--- Prompt ---
Nothing but the lines below between the line holding "A key design" and the line holding "2. Apply style", inclusive, should appear in the answer, each set down exactly.

::::

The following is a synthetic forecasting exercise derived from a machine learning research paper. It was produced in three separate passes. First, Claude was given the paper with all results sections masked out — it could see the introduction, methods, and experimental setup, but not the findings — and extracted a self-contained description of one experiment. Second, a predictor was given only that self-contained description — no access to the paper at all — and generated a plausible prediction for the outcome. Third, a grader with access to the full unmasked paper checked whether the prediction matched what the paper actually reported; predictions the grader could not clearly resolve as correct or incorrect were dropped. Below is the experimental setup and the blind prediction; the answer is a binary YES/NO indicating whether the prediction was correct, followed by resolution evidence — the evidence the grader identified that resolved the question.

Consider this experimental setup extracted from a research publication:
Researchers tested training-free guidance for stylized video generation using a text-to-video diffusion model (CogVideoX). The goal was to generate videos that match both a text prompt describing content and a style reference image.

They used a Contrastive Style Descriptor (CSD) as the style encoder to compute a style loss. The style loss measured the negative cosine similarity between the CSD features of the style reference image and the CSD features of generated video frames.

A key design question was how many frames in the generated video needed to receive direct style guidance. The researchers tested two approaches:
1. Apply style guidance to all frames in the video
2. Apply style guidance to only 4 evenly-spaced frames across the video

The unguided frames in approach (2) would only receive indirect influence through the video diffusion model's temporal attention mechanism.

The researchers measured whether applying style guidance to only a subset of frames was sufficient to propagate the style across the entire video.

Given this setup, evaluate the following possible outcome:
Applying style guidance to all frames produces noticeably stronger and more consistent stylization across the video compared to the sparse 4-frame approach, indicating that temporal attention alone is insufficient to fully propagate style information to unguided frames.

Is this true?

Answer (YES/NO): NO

::::

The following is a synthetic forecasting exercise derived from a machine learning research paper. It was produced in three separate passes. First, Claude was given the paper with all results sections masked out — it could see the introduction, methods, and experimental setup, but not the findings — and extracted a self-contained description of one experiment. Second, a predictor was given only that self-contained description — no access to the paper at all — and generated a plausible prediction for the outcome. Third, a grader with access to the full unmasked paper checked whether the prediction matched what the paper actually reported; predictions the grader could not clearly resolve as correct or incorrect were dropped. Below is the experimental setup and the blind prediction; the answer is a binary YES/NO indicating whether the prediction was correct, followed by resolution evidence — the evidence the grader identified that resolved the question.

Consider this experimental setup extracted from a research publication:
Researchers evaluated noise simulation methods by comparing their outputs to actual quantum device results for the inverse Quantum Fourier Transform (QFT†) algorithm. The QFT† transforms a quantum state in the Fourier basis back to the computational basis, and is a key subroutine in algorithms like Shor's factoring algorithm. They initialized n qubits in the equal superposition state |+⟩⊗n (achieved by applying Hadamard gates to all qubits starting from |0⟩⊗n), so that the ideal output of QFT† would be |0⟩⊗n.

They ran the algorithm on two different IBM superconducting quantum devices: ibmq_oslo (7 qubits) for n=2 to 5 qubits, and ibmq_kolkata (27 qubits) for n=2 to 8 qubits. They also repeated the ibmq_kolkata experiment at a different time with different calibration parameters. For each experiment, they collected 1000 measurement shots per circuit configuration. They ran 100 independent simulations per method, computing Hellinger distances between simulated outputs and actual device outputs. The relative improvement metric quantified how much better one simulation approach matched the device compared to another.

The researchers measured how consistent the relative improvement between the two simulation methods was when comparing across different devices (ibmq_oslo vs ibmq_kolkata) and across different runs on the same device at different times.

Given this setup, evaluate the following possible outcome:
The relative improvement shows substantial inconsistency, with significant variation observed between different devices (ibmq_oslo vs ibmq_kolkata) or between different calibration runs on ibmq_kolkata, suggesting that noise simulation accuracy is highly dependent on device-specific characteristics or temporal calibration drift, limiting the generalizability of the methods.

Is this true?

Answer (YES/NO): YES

::::

--- Your response ---
A key design question was how many frames in the generated video needed to receive direct style guidance. The researchers tested two approaches:
1. Apply style guidance to all frames in the video
2. Apply style guidance to only 4 evenly-spaced frames across the video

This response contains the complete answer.